TÂCHE ASSIGNÉE A:
Répondez aux questions suivantes d'après l'extrait du document :
(i) À quel âge le demandeur a-t-il suivi un traitement hormonal ?
(ii) Quelle mention la modification de l'acte de naissance devait-elle y inscrire ?
(iii) Quelle juridiction a rendu la décision citée et à quelle date ?
TÂCHE ASSIGNÉE B: Renvoyez le passage de l'extrait du document compris entre « Au surplus, en » et « 2016, n° 15/03281). », bornes incluses.
TÂCHE ASSIGNÉE C:
Pour chaque affirmation, dites si elle concorde avec l'extrait du document. Répondez par oui ou non et citez les mots de l'extrait qui tranchent.
(i) Le demandeur a épousé une femme.
(ii) Les dispositions en vigueur permettent d'inscrire à titre définitif sur les actes de l'état civil une mention autre que masculin ou féminin.
(iii) Le demandeur a adopté un enfant en qualité de mère.

EXTRAIT DU DOCUMENT:

= = = = =

Or, selon la cour d’appel, le sexe assigné au demandeur sexagénaire correspond à son apparence physique et à son comportement social. En effet, le demandeur présente une apparence physique masculine depuis l’âge de 35 ans où il a suivi un traitement hormonal et adopte un comportement social de type masculin par son mariage avec une femme et l’adoption d’un enfant en qualité de père.
Au surplus, en l’état des dispositions législatives et règlementaires en vigueur, il n’est pas possible d’indiquer sur les actes de l’état civil, à titre définitif, une mention autre que celle de sexe masculin ou féminin. Admettre la modification de l’acte de naissance, pour y inscrire la mention de « sexe neutre », revient à reconnaître une nouvelle catégorie sexuelle allant au-delà du pouvoir d’interprétation de la norme du juge judiciaire (Orléans, 22 mars 2016, n° 15/03281).

= = = = =

DONNÉES FOURNIES:
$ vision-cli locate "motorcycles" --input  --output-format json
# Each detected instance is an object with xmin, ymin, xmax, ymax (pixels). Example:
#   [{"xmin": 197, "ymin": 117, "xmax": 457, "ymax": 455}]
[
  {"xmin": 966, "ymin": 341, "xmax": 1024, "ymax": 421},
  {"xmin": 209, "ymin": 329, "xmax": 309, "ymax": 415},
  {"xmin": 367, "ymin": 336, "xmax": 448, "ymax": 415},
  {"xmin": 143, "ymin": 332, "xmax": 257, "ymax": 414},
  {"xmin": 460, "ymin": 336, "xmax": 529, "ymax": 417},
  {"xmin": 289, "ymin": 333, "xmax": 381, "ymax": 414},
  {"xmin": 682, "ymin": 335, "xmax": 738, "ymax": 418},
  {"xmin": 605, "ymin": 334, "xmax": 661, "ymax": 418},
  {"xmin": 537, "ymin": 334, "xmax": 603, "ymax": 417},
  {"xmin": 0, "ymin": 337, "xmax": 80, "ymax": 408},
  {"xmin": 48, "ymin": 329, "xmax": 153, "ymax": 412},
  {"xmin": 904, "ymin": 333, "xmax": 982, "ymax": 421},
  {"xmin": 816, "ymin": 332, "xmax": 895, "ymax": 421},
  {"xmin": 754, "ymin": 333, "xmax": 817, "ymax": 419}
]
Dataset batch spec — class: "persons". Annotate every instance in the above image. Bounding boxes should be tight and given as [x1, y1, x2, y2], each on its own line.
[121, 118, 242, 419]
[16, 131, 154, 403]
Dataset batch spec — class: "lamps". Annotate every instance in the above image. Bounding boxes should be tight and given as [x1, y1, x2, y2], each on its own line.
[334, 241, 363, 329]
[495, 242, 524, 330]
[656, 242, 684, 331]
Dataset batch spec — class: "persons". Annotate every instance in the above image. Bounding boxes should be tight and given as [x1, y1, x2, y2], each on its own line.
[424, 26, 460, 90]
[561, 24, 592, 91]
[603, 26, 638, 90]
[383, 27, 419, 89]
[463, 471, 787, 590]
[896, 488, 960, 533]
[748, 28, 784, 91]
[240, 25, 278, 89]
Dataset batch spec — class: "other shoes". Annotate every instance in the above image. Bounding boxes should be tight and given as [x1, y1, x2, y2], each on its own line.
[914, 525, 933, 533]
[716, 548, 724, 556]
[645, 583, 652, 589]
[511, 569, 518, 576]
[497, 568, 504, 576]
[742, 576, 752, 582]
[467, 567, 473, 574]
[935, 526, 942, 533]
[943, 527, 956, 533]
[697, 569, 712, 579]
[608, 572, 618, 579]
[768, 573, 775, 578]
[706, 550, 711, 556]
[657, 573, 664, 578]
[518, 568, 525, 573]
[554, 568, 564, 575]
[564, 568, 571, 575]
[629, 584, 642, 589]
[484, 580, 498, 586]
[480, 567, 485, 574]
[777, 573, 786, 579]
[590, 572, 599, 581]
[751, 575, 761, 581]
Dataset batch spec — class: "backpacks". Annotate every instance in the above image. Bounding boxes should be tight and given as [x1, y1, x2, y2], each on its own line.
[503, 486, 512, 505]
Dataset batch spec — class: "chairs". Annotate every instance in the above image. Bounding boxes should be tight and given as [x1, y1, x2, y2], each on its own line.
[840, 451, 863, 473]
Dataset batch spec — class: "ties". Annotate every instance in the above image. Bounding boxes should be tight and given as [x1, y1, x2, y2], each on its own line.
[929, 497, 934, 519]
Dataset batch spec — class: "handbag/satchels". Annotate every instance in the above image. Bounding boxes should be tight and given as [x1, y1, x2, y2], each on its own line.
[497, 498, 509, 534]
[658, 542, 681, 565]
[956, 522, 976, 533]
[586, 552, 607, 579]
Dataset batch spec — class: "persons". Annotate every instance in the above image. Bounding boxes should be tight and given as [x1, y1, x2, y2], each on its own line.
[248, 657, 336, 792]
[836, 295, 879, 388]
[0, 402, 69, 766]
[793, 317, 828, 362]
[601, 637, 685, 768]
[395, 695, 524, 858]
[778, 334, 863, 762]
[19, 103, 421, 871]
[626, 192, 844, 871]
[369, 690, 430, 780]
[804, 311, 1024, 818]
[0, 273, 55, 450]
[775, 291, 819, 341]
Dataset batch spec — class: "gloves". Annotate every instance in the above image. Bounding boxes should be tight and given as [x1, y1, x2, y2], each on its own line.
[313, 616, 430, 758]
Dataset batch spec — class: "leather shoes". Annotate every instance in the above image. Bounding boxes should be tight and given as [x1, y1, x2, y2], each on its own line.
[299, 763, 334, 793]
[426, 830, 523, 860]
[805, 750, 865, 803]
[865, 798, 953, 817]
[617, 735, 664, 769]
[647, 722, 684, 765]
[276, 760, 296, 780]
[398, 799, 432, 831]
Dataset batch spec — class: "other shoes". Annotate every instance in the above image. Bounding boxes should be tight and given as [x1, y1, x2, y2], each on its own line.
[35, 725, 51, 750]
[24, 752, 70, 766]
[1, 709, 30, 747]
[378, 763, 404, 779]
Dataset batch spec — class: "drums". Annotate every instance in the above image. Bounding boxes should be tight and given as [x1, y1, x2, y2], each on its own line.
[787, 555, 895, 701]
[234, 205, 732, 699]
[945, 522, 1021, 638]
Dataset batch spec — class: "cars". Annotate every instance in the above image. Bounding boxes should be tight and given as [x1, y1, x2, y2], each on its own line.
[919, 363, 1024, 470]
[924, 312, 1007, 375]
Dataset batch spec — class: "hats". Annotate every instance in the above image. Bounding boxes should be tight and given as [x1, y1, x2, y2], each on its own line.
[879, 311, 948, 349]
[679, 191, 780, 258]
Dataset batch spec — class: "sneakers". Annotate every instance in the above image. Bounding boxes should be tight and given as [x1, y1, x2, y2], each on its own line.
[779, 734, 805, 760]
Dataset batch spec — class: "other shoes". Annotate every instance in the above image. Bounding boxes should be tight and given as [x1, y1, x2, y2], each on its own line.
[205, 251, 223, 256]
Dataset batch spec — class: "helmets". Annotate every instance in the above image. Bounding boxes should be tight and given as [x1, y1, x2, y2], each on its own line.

= = = = =

VOTRE RÉPONSE A:
(i) À 35 ans.
(ii) La mention de « sexe neutre ».
(iii) La cour d'Orléans, le 22 mars 2016.

VOTRE RÉPONSE B:
Au surplus, en l’état des dispositions législatives et règlementaires en vigueur, il n’est pas possible d’indiquer sur les actes de l’état civil, à titre définitif, une mention autre que celle de sexe masculin ou féminin. Admettre la modification de l’acte de naissance, pour y inscrire la mention de « sexe neutre », revient à reconnaître une nouvelle catégorie sexuelle allant au-delà du pouvoir d’interprétation de la norme du juge judiciaire (Orléans, 22 mars 2016, n° 15/03281).

VOTRE RÉPONSE C:
(i) Oui : « par son mariage avec une femme ».
(ii) Non : « il n’est pas possible d’indiquer sur les actes de l’état civil, à titre définitif, une mention autre que celle de sexe masculin ou féminin ».
(iii) Non : « l’adoption d’un enfant en qualité de père ».